Records supplied:
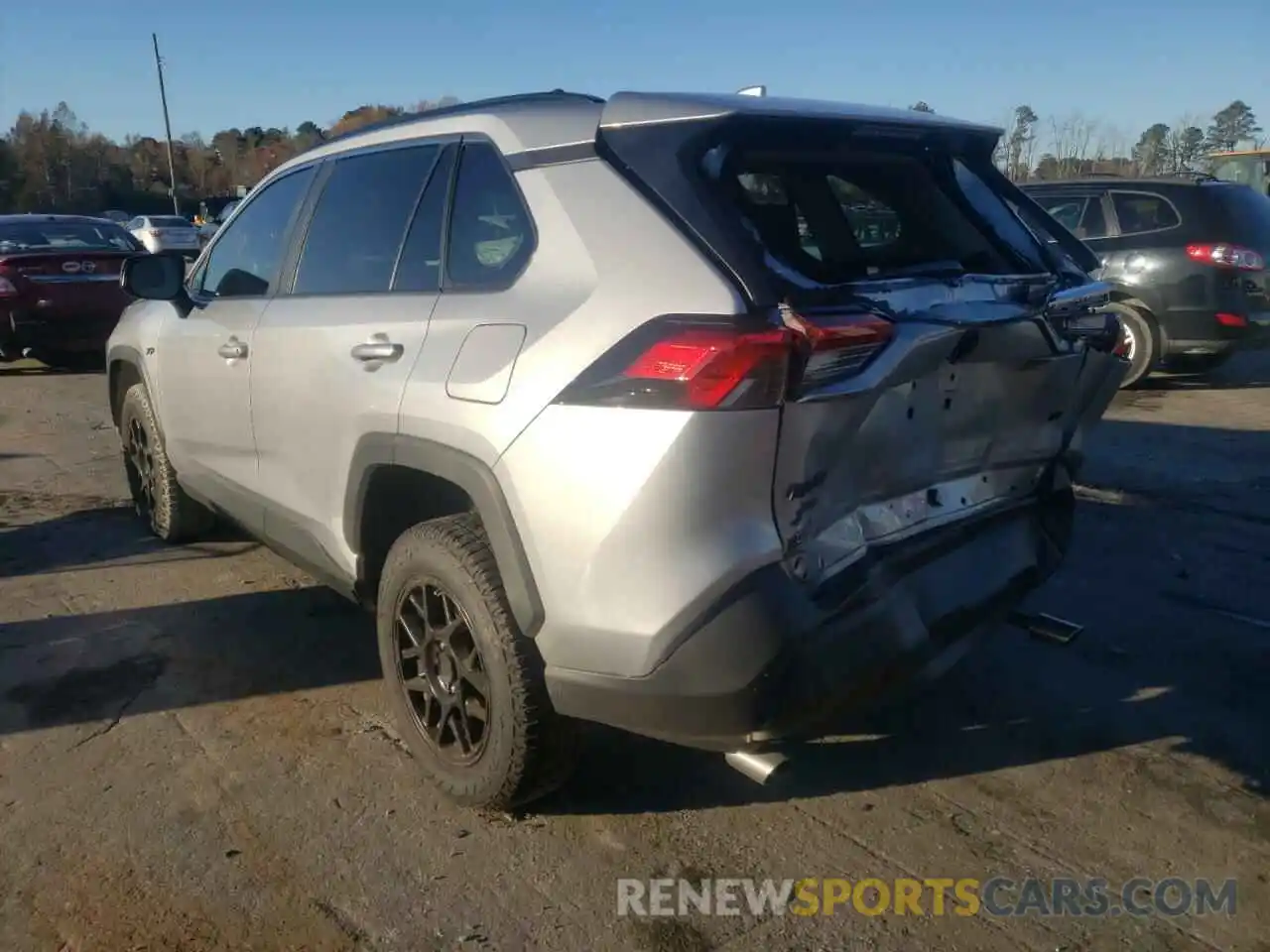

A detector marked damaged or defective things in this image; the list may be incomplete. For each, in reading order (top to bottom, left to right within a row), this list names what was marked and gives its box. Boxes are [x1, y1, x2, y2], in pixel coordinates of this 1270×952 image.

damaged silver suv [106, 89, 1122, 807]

...

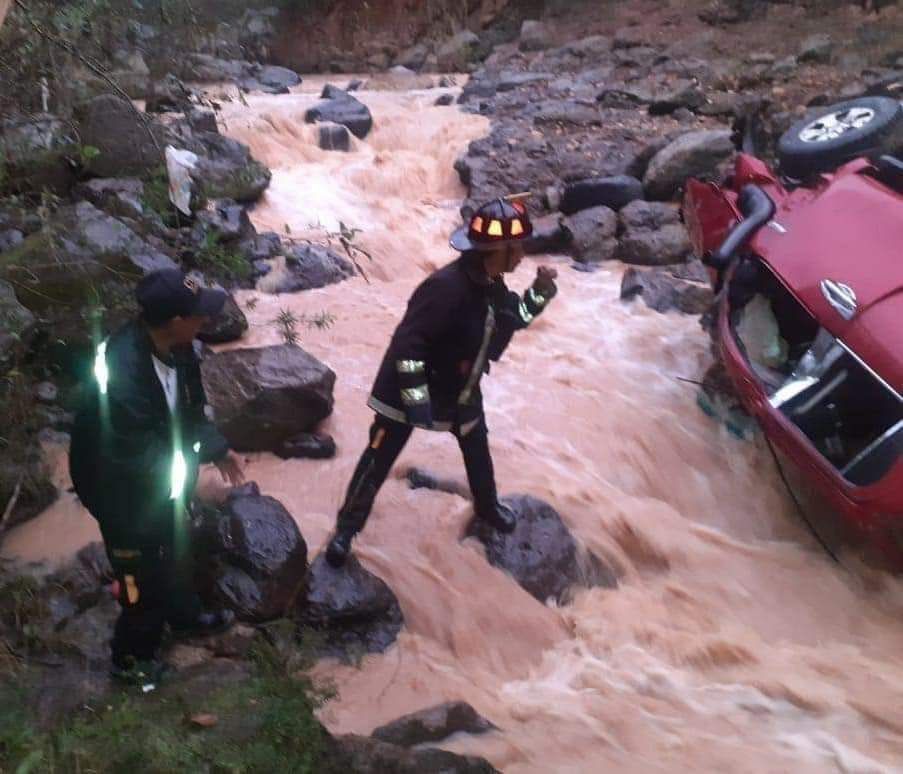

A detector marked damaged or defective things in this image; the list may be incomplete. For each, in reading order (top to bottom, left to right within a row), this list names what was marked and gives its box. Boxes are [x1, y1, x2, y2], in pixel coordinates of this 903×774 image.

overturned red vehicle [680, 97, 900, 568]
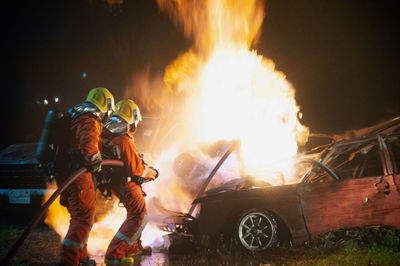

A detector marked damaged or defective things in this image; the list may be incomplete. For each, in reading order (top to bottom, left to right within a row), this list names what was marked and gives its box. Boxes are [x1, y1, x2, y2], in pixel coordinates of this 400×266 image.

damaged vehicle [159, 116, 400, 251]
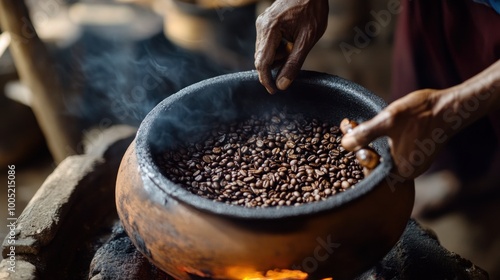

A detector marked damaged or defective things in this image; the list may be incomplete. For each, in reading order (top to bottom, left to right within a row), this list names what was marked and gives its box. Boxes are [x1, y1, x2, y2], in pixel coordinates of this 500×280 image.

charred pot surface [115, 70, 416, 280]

==

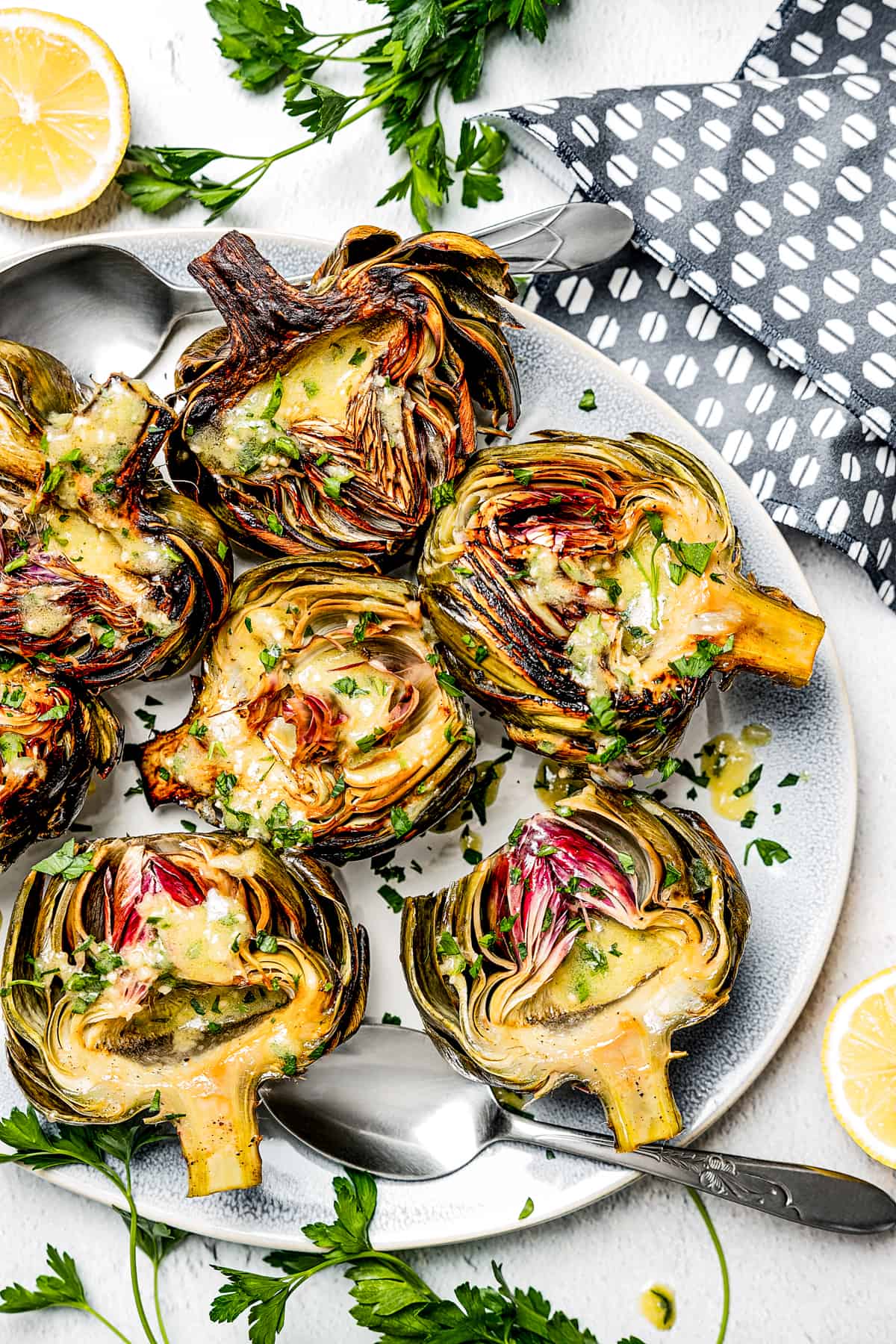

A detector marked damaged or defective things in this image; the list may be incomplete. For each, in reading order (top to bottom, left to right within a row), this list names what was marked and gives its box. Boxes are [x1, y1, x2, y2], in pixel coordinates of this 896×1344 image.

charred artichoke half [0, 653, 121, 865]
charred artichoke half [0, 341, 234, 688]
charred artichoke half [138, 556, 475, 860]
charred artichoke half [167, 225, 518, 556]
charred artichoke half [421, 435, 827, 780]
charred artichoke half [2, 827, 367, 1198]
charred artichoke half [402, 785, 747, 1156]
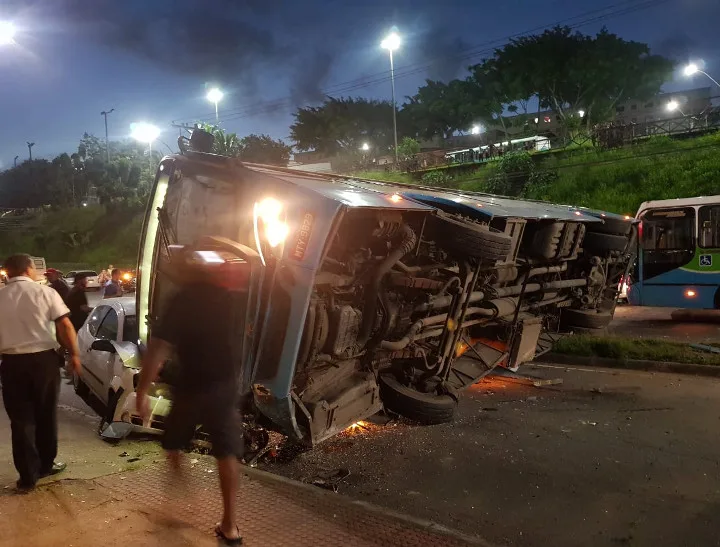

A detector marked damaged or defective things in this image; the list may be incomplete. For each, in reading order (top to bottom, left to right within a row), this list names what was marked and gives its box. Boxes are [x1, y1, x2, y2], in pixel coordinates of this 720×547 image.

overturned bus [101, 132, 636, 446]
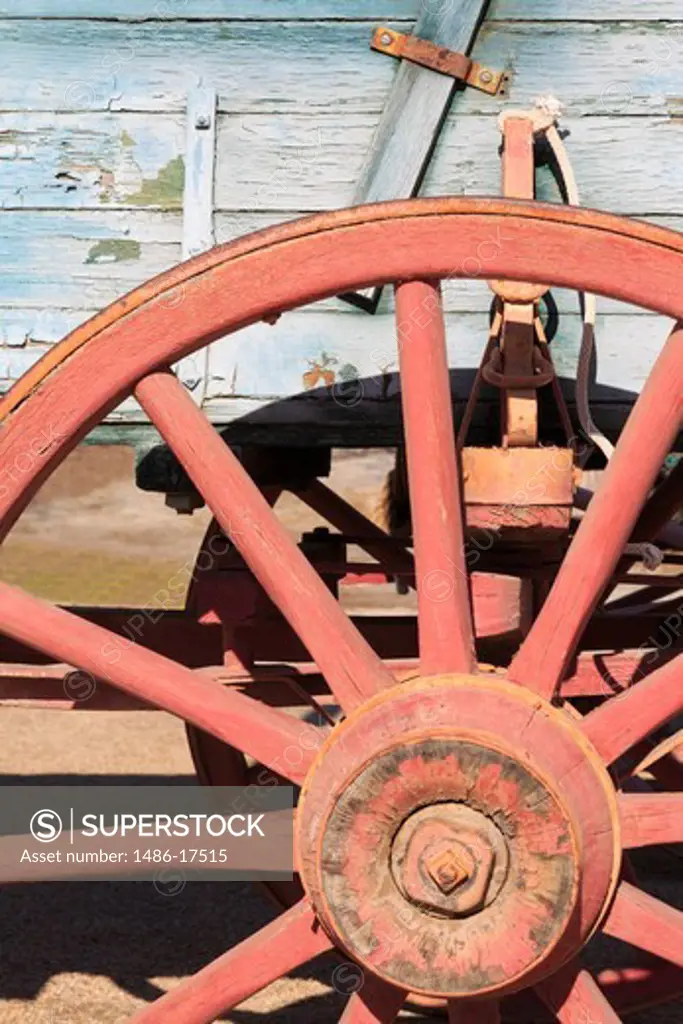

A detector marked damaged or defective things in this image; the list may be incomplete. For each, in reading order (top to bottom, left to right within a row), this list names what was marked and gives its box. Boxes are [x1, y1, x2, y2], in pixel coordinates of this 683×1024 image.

Your instructions: Begin at the line in the entries above that has "this 720×547 image.", stop after the line that has "this 683×1024 image.", and output exactly those lines without pictures.

Answer to this problem:
A detector marked damaged or defective things in this image; the list may be incomplete. For each, in reading order (top to bottom, left to right within a row), this list names what was marked and gives its box. Boxes are [x1, y1, x2, y2], in pixel coordinates of this 720×547 image.

overturned bus [101, 132, 636, 446]

A detector marked damaged or defective things in this image; the list may be incomplete. For each, in reading order (top to bottom, left to right within a row), this list names what was marked and gives its box. Boxes are [x1, y1, x2, y2], in pixel coordinates of this 683×1024 image.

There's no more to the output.